[List of posts | source code for this post]
Merry Christmas! 🎄
To start off, I've created a Visual Studio solution and two C# projects:
- ProcGenFun will contain the core code and will strictly follow functional programming principles.
- ProcGenFun.WinForms is a Windows Forms application which will enable us to visualise the results of our functional core. This project will contain some imperative code.
Distributions
In a previous post on this blog I introduced the concept of a distribution: a source of random values of a given type corresponding to some probability distribution. This abstraction is useful for expressing stochastic (i.e. non-deterministic) algorithms in a functional way.
public interface IDistribution<T>
{
T Sample();
}
In this series I'll be using the NuGet package RandN, which declares a variant of this interface:
public interface IDistribution<T>
{
T Sample<TRng>(TRng rng);
}
The difference here is the presence of a random number generator (RNG), which is
passed into the Sample()
method. This is actually quite useful for maintaining
functional purity, because we can make sure that we never create an RNG within
the functional core; instead it will be created in the impure WinForms project
and passed in where needed.
(Aside: there's also a TrySample()
method on this interface, which we will be
largely ignoring during this series.)
Example
RandN comes with a handful of built-in distributions.
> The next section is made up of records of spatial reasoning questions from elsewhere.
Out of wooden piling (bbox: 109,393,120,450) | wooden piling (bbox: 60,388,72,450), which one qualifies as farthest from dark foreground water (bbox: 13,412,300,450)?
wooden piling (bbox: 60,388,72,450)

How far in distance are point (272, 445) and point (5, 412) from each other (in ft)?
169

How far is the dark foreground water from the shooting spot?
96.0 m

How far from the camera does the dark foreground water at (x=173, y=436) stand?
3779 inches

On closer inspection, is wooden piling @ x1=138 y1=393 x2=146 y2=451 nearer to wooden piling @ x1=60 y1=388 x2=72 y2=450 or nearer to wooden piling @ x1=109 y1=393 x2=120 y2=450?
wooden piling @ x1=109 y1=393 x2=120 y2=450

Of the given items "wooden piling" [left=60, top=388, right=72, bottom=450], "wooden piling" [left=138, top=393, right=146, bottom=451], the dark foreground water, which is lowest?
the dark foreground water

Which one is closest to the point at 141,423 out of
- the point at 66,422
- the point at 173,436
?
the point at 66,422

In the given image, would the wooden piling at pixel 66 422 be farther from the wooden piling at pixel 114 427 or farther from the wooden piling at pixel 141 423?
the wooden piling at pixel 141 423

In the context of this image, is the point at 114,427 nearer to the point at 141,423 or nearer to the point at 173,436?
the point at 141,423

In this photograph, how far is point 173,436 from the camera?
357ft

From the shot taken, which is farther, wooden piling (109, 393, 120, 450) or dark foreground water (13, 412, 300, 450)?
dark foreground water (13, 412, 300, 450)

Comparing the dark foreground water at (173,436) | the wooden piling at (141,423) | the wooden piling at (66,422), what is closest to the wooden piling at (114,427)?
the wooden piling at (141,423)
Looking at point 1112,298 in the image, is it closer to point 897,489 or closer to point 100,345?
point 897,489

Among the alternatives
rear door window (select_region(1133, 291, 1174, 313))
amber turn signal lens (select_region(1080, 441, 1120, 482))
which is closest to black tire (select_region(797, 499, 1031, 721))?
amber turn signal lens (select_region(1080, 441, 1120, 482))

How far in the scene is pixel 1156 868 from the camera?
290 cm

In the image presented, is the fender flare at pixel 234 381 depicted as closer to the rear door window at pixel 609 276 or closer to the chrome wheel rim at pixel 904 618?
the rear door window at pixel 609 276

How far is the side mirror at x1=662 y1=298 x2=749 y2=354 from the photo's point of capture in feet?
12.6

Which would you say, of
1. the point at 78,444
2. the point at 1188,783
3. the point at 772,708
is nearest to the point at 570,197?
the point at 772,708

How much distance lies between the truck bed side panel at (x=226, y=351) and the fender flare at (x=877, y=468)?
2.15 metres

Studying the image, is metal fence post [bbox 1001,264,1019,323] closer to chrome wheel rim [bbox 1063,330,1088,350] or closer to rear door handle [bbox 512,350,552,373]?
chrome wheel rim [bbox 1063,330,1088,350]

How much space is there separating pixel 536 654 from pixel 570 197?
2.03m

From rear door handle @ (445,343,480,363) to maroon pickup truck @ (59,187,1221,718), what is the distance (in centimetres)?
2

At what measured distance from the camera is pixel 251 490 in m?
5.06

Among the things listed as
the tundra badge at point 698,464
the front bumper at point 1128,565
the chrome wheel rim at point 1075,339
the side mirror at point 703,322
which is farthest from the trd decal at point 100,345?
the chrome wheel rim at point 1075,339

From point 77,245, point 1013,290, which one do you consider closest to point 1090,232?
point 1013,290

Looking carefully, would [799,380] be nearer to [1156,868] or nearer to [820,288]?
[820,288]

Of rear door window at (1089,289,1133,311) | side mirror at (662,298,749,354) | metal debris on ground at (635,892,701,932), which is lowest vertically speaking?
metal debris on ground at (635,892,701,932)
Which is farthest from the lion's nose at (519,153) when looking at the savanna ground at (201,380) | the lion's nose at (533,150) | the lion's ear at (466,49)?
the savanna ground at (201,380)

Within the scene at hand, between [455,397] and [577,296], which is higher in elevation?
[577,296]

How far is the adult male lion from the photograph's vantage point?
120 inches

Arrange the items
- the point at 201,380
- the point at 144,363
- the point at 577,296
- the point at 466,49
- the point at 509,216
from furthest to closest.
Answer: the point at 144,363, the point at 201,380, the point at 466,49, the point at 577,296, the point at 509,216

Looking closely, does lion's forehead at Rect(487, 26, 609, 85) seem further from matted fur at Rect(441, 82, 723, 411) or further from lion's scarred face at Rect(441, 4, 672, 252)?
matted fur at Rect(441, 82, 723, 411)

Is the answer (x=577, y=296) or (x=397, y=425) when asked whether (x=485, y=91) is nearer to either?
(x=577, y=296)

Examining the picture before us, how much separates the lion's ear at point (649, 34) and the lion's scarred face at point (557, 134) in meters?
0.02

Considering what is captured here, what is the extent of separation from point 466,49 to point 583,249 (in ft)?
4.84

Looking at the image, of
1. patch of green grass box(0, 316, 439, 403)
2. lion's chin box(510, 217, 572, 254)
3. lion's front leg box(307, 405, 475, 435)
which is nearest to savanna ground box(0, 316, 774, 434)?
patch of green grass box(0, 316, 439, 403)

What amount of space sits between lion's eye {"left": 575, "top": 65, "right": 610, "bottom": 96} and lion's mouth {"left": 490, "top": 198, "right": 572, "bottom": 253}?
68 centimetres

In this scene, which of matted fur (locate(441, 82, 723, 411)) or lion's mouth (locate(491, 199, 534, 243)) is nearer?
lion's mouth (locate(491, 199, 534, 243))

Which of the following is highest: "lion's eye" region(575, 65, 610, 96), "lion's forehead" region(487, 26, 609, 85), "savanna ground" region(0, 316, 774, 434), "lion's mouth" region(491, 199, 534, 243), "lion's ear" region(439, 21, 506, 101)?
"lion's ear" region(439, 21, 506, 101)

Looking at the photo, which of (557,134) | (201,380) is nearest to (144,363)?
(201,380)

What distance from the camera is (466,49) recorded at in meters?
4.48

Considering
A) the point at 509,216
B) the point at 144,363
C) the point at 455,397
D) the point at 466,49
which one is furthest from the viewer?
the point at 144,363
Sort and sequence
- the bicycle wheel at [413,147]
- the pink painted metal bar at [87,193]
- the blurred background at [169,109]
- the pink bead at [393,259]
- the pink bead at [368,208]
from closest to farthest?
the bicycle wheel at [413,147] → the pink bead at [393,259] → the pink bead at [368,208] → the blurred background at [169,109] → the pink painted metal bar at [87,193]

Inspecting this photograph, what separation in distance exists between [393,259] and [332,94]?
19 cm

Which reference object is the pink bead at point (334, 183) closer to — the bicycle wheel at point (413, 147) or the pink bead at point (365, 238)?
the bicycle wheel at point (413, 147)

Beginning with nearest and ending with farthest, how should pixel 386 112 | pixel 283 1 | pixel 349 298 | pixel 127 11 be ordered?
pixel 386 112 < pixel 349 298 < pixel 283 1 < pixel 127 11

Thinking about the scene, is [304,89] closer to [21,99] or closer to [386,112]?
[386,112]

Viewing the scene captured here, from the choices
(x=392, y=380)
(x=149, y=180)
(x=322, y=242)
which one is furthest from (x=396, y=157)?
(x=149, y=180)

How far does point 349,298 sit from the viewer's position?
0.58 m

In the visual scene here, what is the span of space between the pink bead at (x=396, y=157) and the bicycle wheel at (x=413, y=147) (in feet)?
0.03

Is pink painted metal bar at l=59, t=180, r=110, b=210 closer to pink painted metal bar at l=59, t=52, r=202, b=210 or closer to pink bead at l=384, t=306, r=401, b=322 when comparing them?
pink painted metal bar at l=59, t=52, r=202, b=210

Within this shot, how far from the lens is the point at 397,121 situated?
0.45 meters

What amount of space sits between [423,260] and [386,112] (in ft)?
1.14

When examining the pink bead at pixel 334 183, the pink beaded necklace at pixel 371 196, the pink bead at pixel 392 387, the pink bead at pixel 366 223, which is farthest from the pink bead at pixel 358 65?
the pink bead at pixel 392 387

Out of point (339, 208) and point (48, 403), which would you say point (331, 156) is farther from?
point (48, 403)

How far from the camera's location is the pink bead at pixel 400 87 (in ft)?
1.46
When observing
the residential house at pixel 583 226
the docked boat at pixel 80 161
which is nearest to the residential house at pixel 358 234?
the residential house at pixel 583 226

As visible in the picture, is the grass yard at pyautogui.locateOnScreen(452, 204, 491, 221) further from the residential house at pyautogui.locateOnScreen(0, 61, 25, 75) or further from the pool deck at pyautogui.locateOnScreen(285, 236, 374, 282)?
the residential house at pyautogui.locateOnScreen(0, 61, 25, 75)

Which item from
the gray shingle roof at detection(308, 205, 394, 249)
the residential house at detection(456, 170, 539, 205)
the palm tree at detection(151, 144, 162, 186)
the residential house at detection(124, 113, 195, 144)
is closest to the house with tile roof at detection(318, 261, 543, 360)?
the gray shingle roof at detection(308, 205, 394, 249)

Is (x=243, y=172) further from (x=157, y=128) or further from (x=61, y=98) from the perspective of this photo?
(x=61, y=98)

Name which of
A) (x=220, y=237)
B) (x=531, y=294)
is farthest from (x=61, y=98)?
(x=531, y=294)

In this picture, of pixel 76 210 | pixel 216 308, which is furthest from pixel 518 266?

A simple example is the
uniform distribution; calling Uniform.New(0d, 1d)
gives us a uniform
distribution of double
s between 0 and 1.
Given a collection of samples from a distribution, we can make a histogram; this calculation is functional, so can go in the core project.
public static Histogram New(IEnumerable<double> values, double min, double max)
{
const int bucketCount = 100;
var buckets = new int[bucketCount];
foreach (var value in values)
{
var bucketIndex = (int)(bucketCount * (value - min) / (max - min));
if (0 <= bucketIndex && bucketIndex < bucketCount)
{
buckets[bucketIndex]++;
}
}
var bucketWidth = (max - min) / bucketCount;
return new Histogram(
buckets
.Select((count, index) => new HistogramBucket(
Centre: min + bucketWidth * (index + 0.5),
Count: count))
.ToList(),
bucketWidth);
}
Then in the WinForms project we can take a large number of samples, generate a histogram, and plot it.
private void DisplayHistogram()
{
var rng = StandardRng.Create();
var dist = Uniform.New(0d, 1d);
var values = TakeSamples(dist, count: 100_000, rng);
DisplayHistogram(values);
}
private static IEnumerable<T> TakeSamples<T, TRng>(
IDistribution<T> dist, int count, TRng rng)
where TRng : notnull, IRng
{
for (int i = 0; i < count; i++)
{
yield return dist.Sample(rng);
}
}
private void DisplayHistogram(IEnumerable<double> values)
{
var histogram = Histogram.New(values, min: 0, max: 1);
formsPlot.Reset();
var barPlot = formsPlot.Plot.Add.Bars(
histogram.Buckets.Select(b => b.Centre),
histogram.Buckets.Select(b => b.Count));
foreach (var bar in barPlot.Bars)
{
bar.Size = histogram.BucketWidth;
}
formsPlot.Refresh();
}
(I'm using another NuGet package, ScottPlot, to visualise the results.)
As you can see, we've got a broadly uniform spread of values between 0 and 1.
Conclusion
So far we've introduced an abstraction for randomness called a distribution. In post 2 we'll see how this abstraction allows us to compose random variables in a very functional way.